Nach einem Kursanstieg von rund 76 Prozent in nur einem Monat hat Sivers Semiconductors auf seiner Hauptversammlung die Weichen neu gestellt. Die Aktie schloss die Woche bei 8,65 Euro — ein Wochenplus von 3,28 Prozent, trotz eines leichten Rücksetzers am Freitag.

Hauptversammlung bringt Führungswechsel

Am 15. Juni stimmten die Aktionäre dem Jahresabschluss 2025 zu. Eine Dividende gibt es nicht — der Vorstand hatte das so empfohlen, die Aktionäre folgten.

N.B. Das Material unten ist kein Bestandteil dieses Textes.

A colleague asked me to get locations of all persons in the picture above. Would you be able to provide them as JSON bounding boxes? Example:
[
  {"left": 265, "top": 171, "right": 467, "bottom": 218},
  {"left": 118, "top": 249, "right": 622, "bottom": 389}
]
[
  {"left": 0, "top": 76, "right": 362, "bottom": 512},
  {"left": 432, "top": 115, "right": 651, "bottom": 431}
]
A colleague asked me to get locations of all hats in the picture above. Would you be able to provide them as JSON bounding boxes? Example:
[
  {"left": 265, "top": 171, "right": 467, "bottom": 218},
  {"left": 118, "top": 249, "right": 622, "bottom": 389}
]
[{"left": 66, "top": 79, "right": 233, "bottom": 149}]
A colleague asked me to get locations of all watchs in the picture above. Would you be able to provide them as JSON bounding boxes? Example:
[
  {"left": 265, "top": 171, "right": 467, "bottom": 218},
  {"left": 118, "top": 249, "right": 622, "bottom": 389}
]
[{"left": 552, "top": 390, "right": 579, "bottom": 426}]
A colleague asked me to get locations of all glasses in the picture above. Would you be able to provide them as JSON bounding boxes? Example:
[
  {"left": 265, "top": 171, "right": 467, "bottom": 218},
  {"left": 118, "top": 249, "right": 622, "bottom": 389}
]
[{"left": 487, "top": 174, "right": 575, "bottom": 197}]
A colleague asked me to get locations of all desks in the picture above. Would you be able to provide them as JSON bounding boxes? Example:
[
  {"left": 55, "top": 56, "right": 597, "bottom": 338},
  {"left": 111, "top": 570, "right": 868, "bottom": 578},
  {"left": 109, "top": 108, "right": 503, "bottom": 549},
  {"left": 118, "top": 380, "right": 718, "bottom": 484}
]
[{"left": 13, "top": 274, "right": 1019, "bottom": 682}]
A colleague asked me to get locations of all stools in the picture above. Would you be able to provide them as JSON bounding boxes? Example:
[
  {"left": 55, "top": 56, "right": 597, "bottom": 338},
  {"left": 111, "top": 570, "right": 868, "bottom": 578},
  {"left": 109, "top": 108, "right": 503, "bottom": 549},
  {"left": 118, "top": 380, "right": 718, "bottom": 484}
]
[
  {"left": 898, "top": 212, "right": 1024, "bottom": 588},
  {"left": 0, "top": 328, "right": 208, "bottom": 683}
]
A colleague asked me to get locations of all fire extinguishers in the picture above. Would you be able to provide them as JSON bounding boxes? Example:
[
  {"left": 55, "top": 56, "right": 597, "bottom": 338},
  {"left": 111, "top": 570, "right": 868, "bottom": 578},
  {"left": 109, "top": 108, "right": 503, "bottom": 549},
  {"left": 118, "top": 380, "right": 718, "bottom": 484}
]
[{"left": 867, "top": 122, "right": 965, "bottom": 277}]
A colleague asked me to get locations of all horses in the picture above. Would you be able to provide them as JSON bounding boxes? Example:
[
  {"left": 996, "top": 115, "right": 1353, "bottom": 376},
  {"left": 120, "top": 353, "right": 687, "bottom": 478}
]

Wichtiger war die Neubesetzung im Aufsichtsgremium. Bami Bastani bleibt Vorsitzender. Neu hinzu kommen Helena Svancar und Joakim Nideborn. Nideborn übernimmt direkt das Amt des stellvertretenden Vorsitzenden.

Anreizprogramme vorerst auf Eis

Auffällig war ein Schritt, den das neue Gremium noch während der Hauptversammlung vollzog: Es zog drei Tagesordnungspunkte zurück. Konkret handelte es sich um geplante Mitarbeiter-Incentivprogramme.

Die Begründung: Der neu zusammengesetzte Vorstand will die Programme erst prüfen, bevor sie erneut zur Abstimmung kommen. Das ist eine nachvollziehbare Entscheidung — aber sie zeigt auch, dass die neue Führung zunächst eigene Akzente setzen will, bevor langfristige Vergütungsstrukturen festgezurrt werden.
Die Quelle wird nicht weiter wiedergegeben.